Fractional melting process in inclined containers using (NePCM) and hybrid nanoparticles

Abstract

Using substances of high latent heat such as phase change materials is a perfect technique in the energy storage units. Additionally, examining the heat transport and melting process for these materials is beneficial for a wide variety of solar-related applications. Therefore, this study aims to examine the time-dependent fractional melting process within inclined containers filled with Nanoparticles-enhanced Phase-Change Materials (NePCM) via the model of the enthalpy-porosity. The used NePCM is octadecane and the fractional derivatives are considered for all the time-dependent variables, namely, velocities, temperature and liquid fraction.

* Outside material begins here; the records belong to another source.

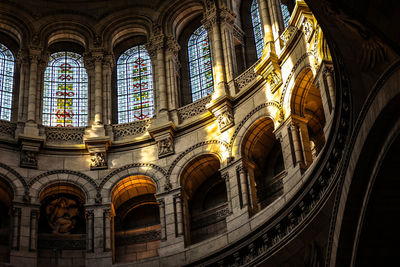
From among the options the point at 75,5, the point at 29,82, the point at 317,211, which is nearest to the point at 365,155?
the point at 317,211

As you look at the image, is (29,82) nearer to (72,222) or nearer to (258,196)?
(72,222)

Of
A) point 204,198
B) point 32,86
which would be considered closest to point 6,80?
point 32,86

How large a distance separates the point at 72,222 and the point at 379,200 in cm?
1653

The Caputo definition is applied to estimate the non-integer derivatives and the fractional order takes the values between 0.75 and 0.95. The solution methodology is depending on the Finite Volume technique with SIMPLE approach. The range of the Fourier number is between 0.05 and 0.4 and the resulting data is presented in terms of melting interface, liquid fraction, streamlines, isotherms and heat transfer rate. The main findings revealed that the influences of order of the fractional derivatives more significant at the higher values of the Fourier number and the melting interface points move towards the heated wall as order of the fractional derivatives is reduced. Also, at higher values of the fractional derivative's order (0.9), the maximizing of inclination angle causes a diminishing in the rate of the heat transfer.